Based on the video with the “l’Afrique” example, I don’t understand why the different heads will have different values after training (will converge even if initialization is random).
I am trying to understand how will the different “questions” (what’s happening, who, etc) will be imposed on the model since the calculations are the same.
Are the q’s different for each head?
Because in self-attention, the q belonged to the term for which the Attention was being built.
As a much belated reply:
You can look at the different heads as quantitative indicators of different perspectives on meaning dependencies between words. The meaning of words in a text may depend in various ways on other words in the text.
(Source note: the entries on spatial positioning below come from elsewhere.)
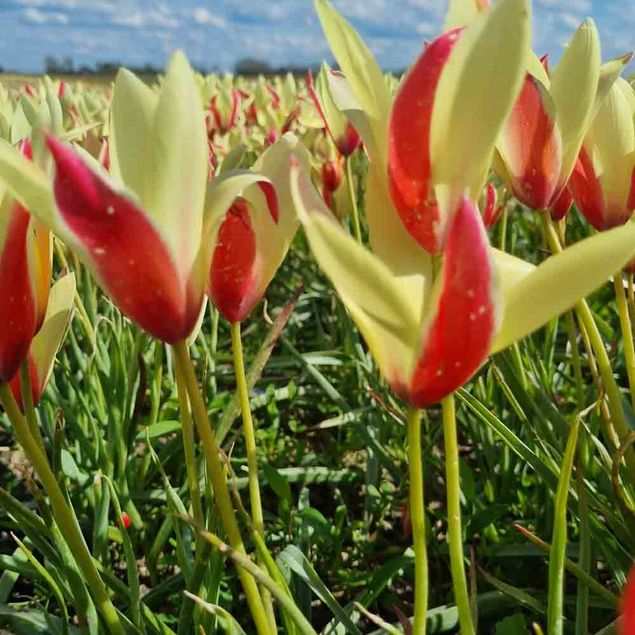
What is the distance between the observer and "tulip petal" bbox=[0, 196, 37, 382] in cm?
52

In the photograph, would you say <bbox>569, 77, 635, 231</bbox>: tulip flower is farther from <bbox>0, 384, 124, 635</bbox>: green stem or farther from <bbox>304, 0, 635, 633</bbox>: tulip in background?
<bbox>0, 384, 124, 635</bbox>: green stem

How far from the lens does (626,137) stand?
77cm

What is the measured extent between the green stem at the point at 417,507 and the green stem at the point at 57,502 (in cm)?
21

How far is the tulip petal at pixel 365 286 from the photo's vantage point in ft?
1.29

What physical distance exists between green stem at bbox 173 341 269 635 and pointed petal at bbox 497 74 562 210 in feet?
1.05

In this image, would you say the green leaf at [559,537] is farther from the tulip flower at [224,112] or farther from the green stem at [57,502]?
the tulip flower at [224,112]

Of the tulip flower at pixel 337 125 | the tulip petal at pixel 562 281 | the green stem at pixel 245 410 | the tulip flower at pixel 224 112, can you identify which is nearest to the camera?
the tulip petal at pixel 562 281

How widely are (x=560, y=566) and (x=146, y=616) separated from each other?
0.37 m

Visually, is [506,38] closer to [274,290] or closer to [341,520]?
[341,520]

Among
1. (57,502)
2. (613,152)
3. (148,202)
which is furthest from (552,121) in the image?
(57,502)

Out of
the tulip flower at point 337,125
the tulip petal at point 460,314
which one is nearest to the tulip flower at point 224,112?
the tulip flower at point 337,125

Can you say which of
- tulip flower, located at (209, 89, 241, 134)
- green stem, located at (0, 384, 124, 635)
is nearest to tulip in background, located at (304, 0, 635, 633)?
green stem, located at (0, 384, 124, 635)

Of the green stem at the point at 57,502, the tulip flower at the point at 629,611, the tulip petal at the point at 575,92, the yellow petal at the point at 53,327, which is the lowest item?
the green stem at the point at 57,502

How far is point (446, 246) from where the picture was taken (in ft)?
1.37
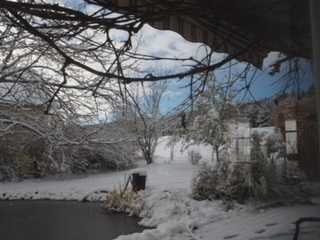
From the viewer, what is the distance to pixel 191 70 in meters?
1.28

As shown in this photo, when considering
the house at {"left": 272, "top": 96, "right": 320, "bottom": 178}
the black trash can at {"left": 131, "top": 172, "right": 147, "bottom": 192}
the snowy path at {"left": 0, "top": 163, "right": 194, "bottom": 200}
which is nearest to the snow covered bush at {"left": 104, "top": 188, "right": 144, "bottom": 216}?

This can depend on multiple meanings of words, multiple wider contexts of a text, background understandings required to translate from an example to an output text during training, and so on.
A deeper understanding of this requires a discussion of the philosophy of language - in particular hermeneutics - but this lies outside the scope of the course.
As you can see in the video on self-attention and multi-head attention, the parameters determining the value of queries are calibrated during training and so these will differ between heads.
Thank you for your answer, I have the same trouble understanding why weight matrixes are different between different heads with the same q, k and v. Could I say heads’ differences are due to the gradient descent will converge with different weight matrixes? If that is the case, Is there any mechanism to prevent multi-head from ending up with the same weight matrix?
This issue has been discussed here. This discussion may also clarify.
Thank you so much, it’s really helpful.